### What is needed
Provide a character-exact reproduction of the lines from the line with "phylum: Chordata" to the end of the entries.
BEGIN
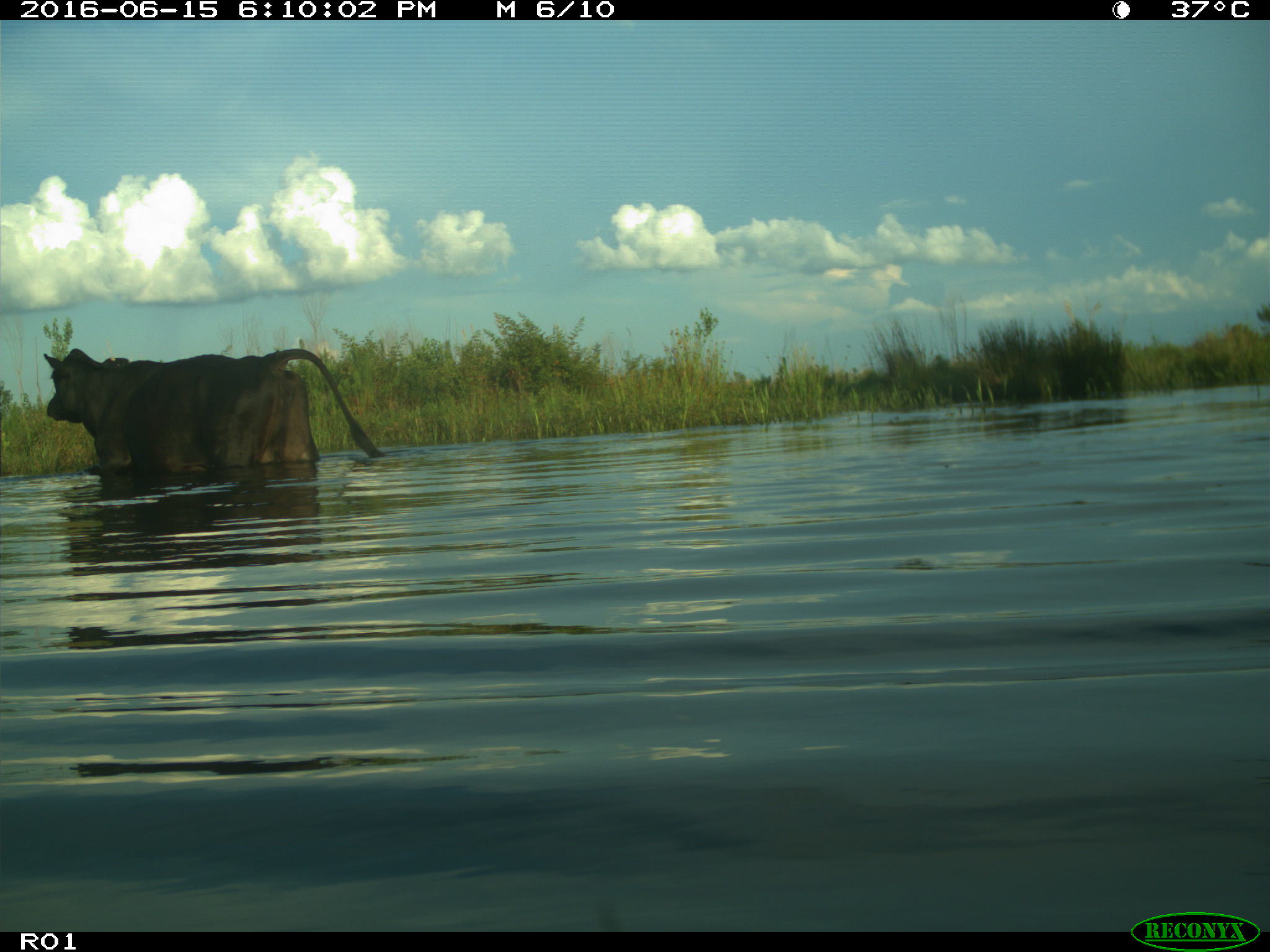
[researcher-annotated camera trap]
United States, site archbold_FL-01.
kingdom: Animalia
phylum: Chordata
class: Mammalia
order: Artiodactyla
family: Bovidae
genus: Bos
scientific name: Bos taurus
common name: domestic cow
Bos taurus (domestic cow).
END
### Completed task
phylum: Chordata
class: Mammalia
order: Artiodactyla
family: Bovidae
genus: Bos
scientific name: Bos taurus
common name: domestic cow
Bos taurus (domestic cow).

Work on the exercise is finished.